Activity - Your job is to retype the records exactly while dropping every picture.

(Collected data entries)
=== Section Start ===

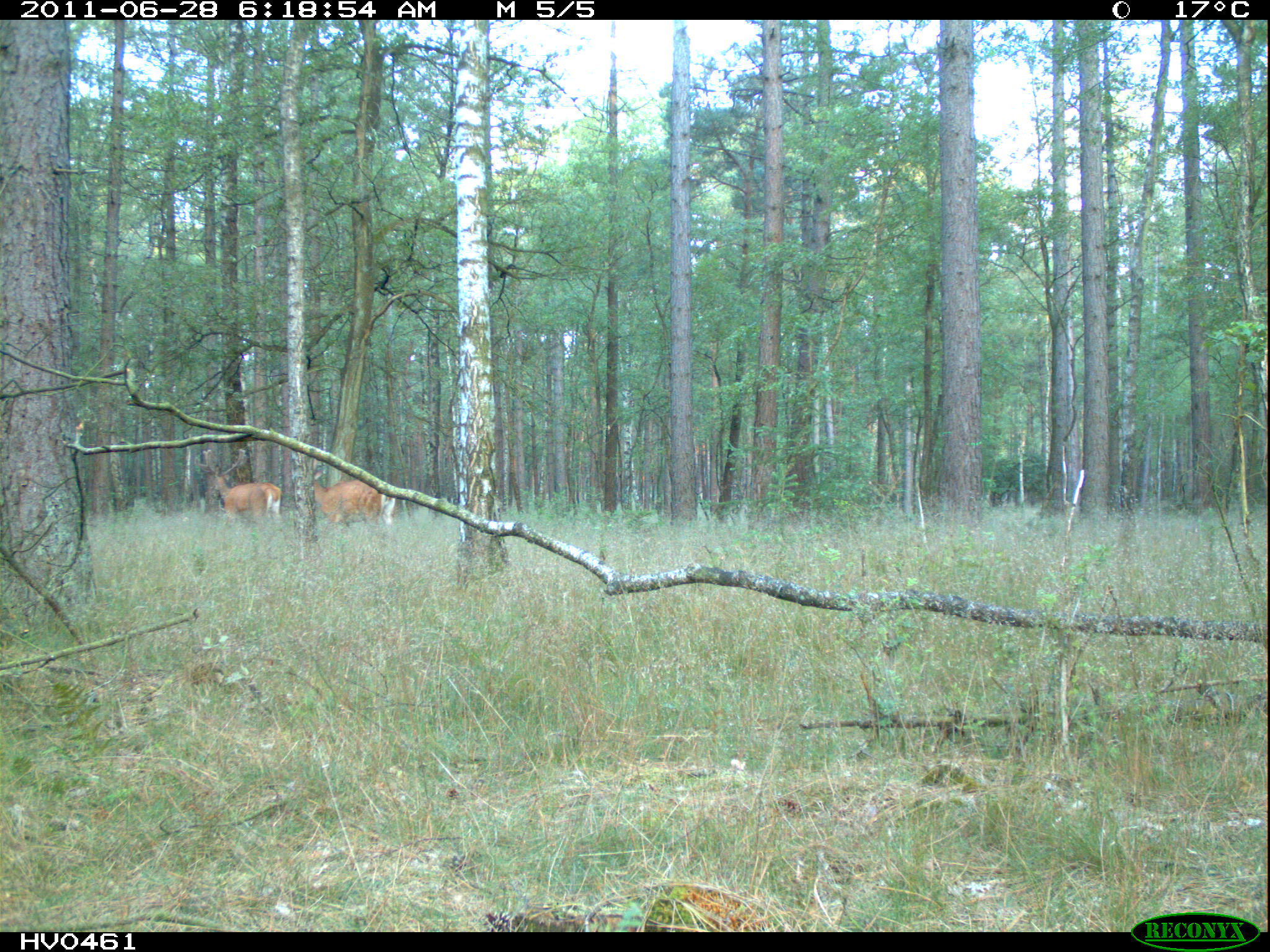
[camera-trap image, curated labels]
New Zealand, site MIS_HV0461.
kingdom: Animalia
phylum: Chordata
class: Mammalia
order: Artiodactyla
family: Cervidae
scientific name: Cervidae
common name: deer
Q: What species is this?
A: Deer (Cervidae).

=== Section End ===

Result for this task -
[camera-trap image, curated labels]
New Zealand, site MIS_HV0461.
kingdom: Animalia
phylum: Chordata
class: Mammalia
order: Artiodactyla
family: Cervidae
scientific name: Cervidae
common name: deer
Q: What species is this?
A: Deer (Cervidae).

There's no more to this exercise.